DOCUMENT TEXT:

The N1 and SFT1 cell lines shared expression of CEBPD, GTF2F1, and MXI1. CEBPD is an intron-less gene that encodes a bZIP transcription factor which can bind as a homodimer to certain DNA regulatory regions. It can also form heterodimers with the related protein CEBP-alpha. The encoded protein is important in the regulation of genes involved in immune and inflammatory responses and may be involved in the regulation of genes associated with activation and/or differentiation of macrophages. It may also be involved in the early stages of adipogenesis (Balamurugan & Sterneck, 2013; Hishida, Nishizuka, Osada, & Imagawa, 2009).

GTF2F1 encodes TFIIF, a general transcription initiation factor that binds to RNA polymerase II and helps to recruit it to the initiation complex in collaboration with TFIIB. It is also a JNK1/3-binding partner and may modulate c-JUN-mediated MAPK signaling in cell proliferation, differentiation, migration, senescence, and apoptosis (Sun, et al., 2015). MXI1 encodes a basic helix-loop-helix protein that inhibits the transcriptional activity of MYC by sequestering MAX, thus preventing the formation of MYC-MAX heterodimers, and by competing with MYC-MAX heterodimers for binding to target sites (Zervos, Gyuris, & Brent, 1993).

The iHPF_A and iHPF_B cell lines shared expression of the TF regulators PPARG and TCF21. PPARG encodes a member of the peroxisome proliferator-activated receptor (PPAR) subfamily of nuclear receptors. PPARs form heterodimers with retinoid X receptors (RXRs) and these heterodimers regulate transcription of various genes that regulate adipocyte differentiation and, pathologically, the development or progression of obesity, diabetes, atherosclerosis and cancer (Rosen, 2005; Cataldi, Costa, Ciccodicola, & Aprile, 2021). TCF21 encodes a transcription factor of the basic helix-loop-helix family. The TCF21 product is mesoderm specific, and expressed in embryonic epicardium, mesenchyme-derived tissues of lung, gut, gonad, and both mesenchymal and glomerular epithelial cells in the kidney. It is involved in the differentiation of mesenchymal cells to fibroblasts (Lighthouse & Small, 2016).

SUPPLIED DATA:

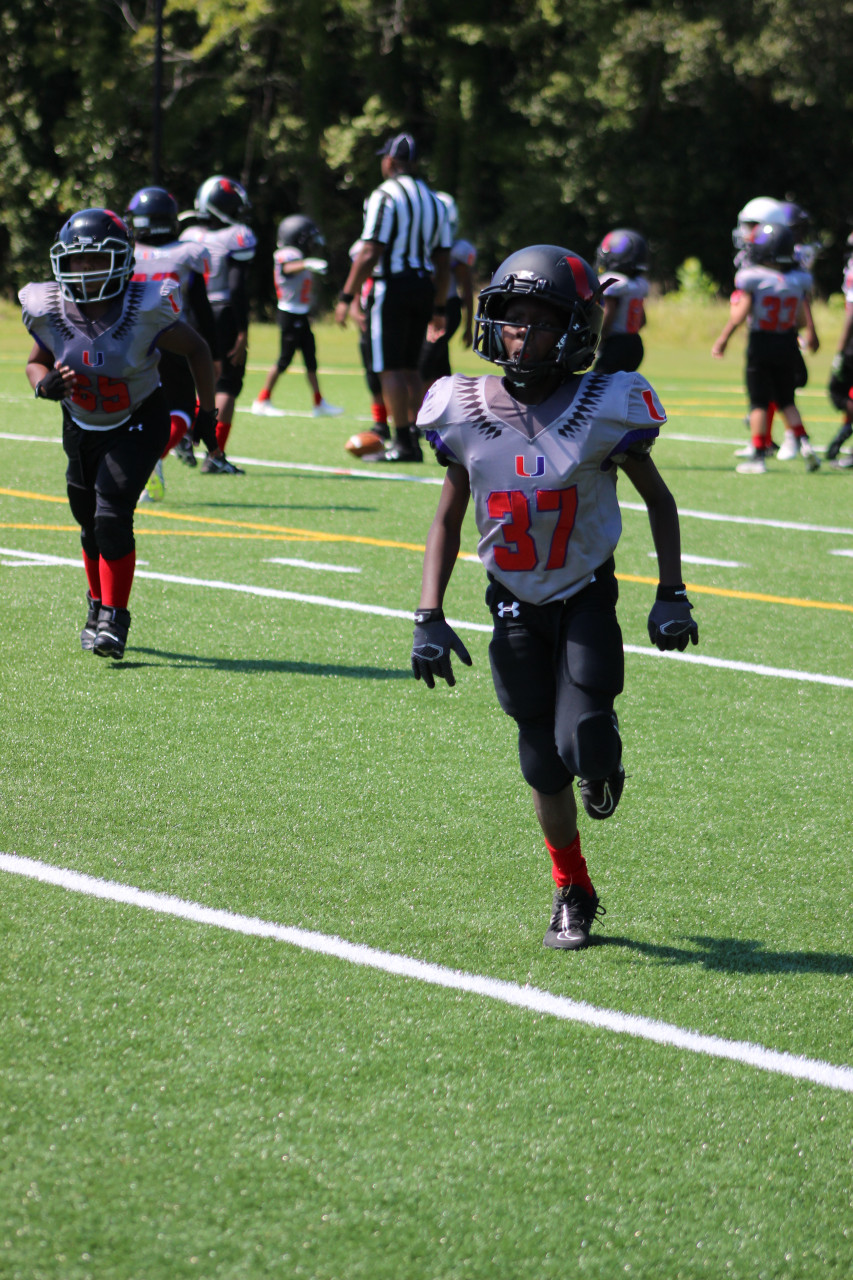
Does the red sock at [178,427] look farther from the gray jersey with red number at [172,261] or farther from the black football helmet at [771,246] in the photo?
the black football helmet at [771,246]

WORK REQUEST 1: List every gene that the passage on transcription factor genes in cell lines says is shared in expression by a pair of cell lines.
WORK REQUEST 2: Carry on the passage on transcription factor genes in cell lines, picking up after its final sentence.
The lines that come after the passage are separate material and have no connection to it.

EXPECTED ANSWER 1: CEBPD, GTF2F1, MXI1, PPARG, TCF21

EXPECTED ANSWER 2:
Of note, many of these transcriptional regulators are basic helix-loop-helix TFs, and three TF regulators in particular – CEBPD, TCF21, and HAND2 have been identified as promotors of mesenchymal cell differentiation towards the fibroblast lineage (as opposed to the smooth muscle cell lineage). This suggests that the immortalized fibroblast cell lines express TF regulators that function to maintain the fibroblast phenotype as well as those that may extend this phenotype towards that of immune/inflammatory cells (CEBPD), adipocytes (CEBPD, PPARG) or vascular cells (HAND2). This suggests that fibroblast phenotypic plasticity is perhaps a common rather than exceptional cellular state that may be identified by the expression of particular TF regulators.

Discussion

In this work, we presented an algorithm for inference of TF activity from differential gene expression profiles and causal graphs. The algorithm incorporates transcriptional logic in the context of Bayesian networks, allowing for probabilistic deviation from deterministic logic rules. The probabilistic framework provides the flexibility for ‘plug-and-play’ integration of various logic models. In this study, we focused on one such model (OR-NOR logic). As a future direction we plan to extend the packages so users can choose the logic prior to running the inference.

The queries are run on causal graphs of TF-gene interactions. We provide several options for such graphs assembled from small-scale curated databases (Kolchanov, et al., 2002; Han, et al., 2015), large-scale public databases (Kanehisa & Goto, 2000; Jensen, et al., 2009; Cerami, et al., 2011), as well as de novo reconstructed graphs from high-throughput experiments (Farahmand, O’Connor, Macoska, & Zarringhalam, 2019). We note that the quality and the coverage of the causal graph has a major impact on the ability of regulator activity inference models. Most curated publicly available network of transcriptional regulation with annotation on mode of regulation are small and very limited in their coverage while other higher coverage networks may consist of noisy inferred interactions. Unlike standard enrichment analysis methods, our framework has been designed to account for noise (applicability of interactions and noise in direction of regulation).

Bayesian Networks are Directed Acyclic Graphs (DAGs) and as such, feedback loops cannot be directly modeled in this context, which is a limitation of this approach. Another limitation of our approach is that it is designed to detect TF activation, but not TF deactivation. Moreover, since we only consider the OR-NOR transcriptional regulatory logic, results produced by this approach may miss TFs with alternative regulatory relationships. Since the approach is Bayesian and takes the entire topology of the network into account, by design it outputs a minimal number of TFs whose activation can explain the gene expression data. This is an advantage of our algorithm over enrichment analysis methods that typically contain a large proportion of false positive. The disadvantage may be that sometimes not all true positives get high posteriors probabilities, especially if there are many active regulators present.

For the inference process, we utilized Gibbs Sampling, an MCMC algorithm that is widely used in Bayesian networks. A drawback from MCMC models in Bayesian networks is the convergence time. We implemented the core of the inference in C++ to reduce the wait time. Other strategies can be taken to speed up processing time. For instance, an enrichment-based test can be run a priori to exclude TFs with insufficient differentially expressed targets. This will result in a significant speed up in convergence time, albeit some border line cases may be lost.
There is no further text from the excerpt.